Hanks is surprisingly well cast again as an everyman and unlikely hero. In Cast Away he was also delivering packages for a major transporter when events thrust him into survival mode. And in Saving Private Ryan, Hanks played a character who was deliberately not a career military man but a teacher drafted into war. Here he’s a graying suburbanite who happens to be the captain of a ship. Without the pirates, his job is mostly nagging his crew not to take too long a coffee break — something a graying suburbanite can handle just fine.

Hanks really earns his money, though, in the film’s final scene, which I won’t describe except to say that it’s surprisingly moving, and a release to a tension-filled movie that puts you through the wringer.

International Trade

Second billing goes to Barkhad Abdi, a Somali refugee in the United States making his acting debut as Muse, the leader of the hijackers. Greengrass cast American Somali refugees, and their gaunt, lanky, young frames contrast sharply with the well-fed union sailors on the cargo ships.

I first thought the pirates would be nameless bad guys with guns, but Greengrass lets us get to know them, just a little bit. Phillips is warned not to talk to them, but there are a few brief exchanges. Phillips tries to shame Muse, saying there must be better things to spend your life on than kidnapping. Muse says “maybe in America.”

Neither Hanks’ Phillips nor Abdi’s Muse have a sophisticated understanding of the geopolitics, but they are workaday foot soldiers in the larger game. The seem to repeat platitudes they’ve heard from their leaders, rather than speak from the heart. Muse says piracy is the same as collecting taxes to come thru their waters. Philips explains that some of his cargo was food for Africa. Muse says we wouldn’t need it if you hadn’t overfished our waters. None of those arguments stand up to scrutiny, but that’s about as deeply as these two men can communicate.

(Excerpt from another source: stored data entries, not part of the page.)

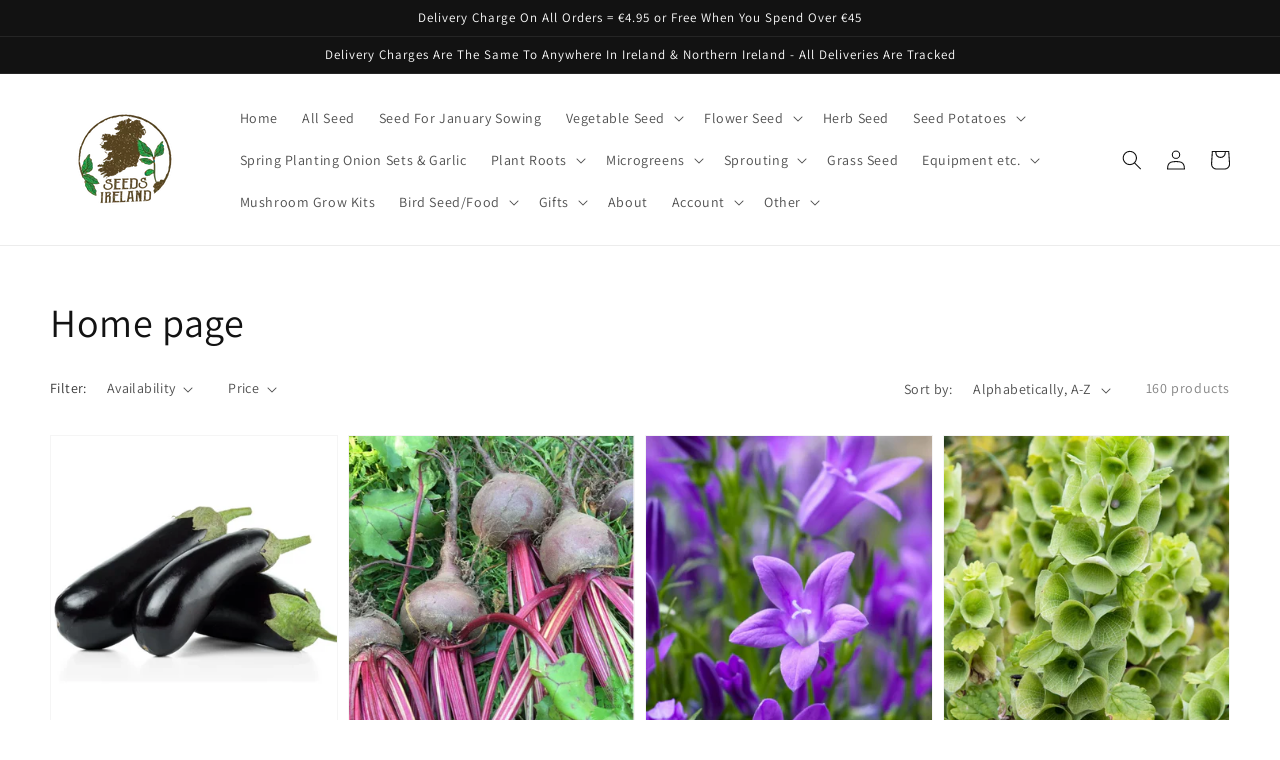

--- FILE ---
content_type: text/json
request_url: https://conf.config-security.com/model
body_size: 86
content:
{"title":"recommendation AI model (keras)","structure":"release_id=0x34:3a:46:53:74:2d:53:5f:27:32:35:4b:2b:5d:75:53:52:57:34:2d:54:55:67:46:37:6e:4e:7a:5a;keras;1aedemj5fjx9pxmmx0f5kstlqqub3zhqd1iwvbut1q4c51d4nnxzr7n290rwof7pnzm42a3i","weights":"../weights/343a4653.h5","biases":"../biases/343a4653.h5"}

When Muse wants to threaten and impress Phillips, he brags that “last year we took a Greek ship. 6 million dollars.” Phillips challenges him to live up to his boast with “so what are you doing here?” Muse looks sheepish and says “I have bosses.” Phillips thinks he’s in the same boat, muttering “We all have bosses.”

Elephants and Flies

But none of these issues is as big as the elephant in the room. A massive container ship carrying who-knows-how-many-millions worth of cargo is hijacked by four armed amateurs. The United States military sends several naval vessels and a team of expert SEALs to save one hostage. You can’t help but ask: where were the ship’s security guards? A crew member introduced the idea when he said “They’re not payin’ me enough to fight pirates. I’m union.” Economists would call this an “externality” — passing on the cost of private business to the public. But U.S. Navy ships and SEALs are expensive; surely they have better things to do than challenge four young punks with cheap guns.

The third act is a standoff between the U.S. Navy and one little lifeboat. Because of the rah-rah action, you might mistake the film for a jingoistic celebration of America’s military might, until you realize how asymmetrical the situation is, and how careless the shipping line must have been to even allow things to get this far.

But as Greengrass did in United 93 and Bloody Sunday, he steers away from the politics and tries to keep the audience in the visceral experience of the moment. Maybe he doesn’t completely succeed quite as well; both my wife and I were marveling at the absurdity of there being any tension between two so completely outmatched opponents. Still, Captain Phillips is a harrowing ride.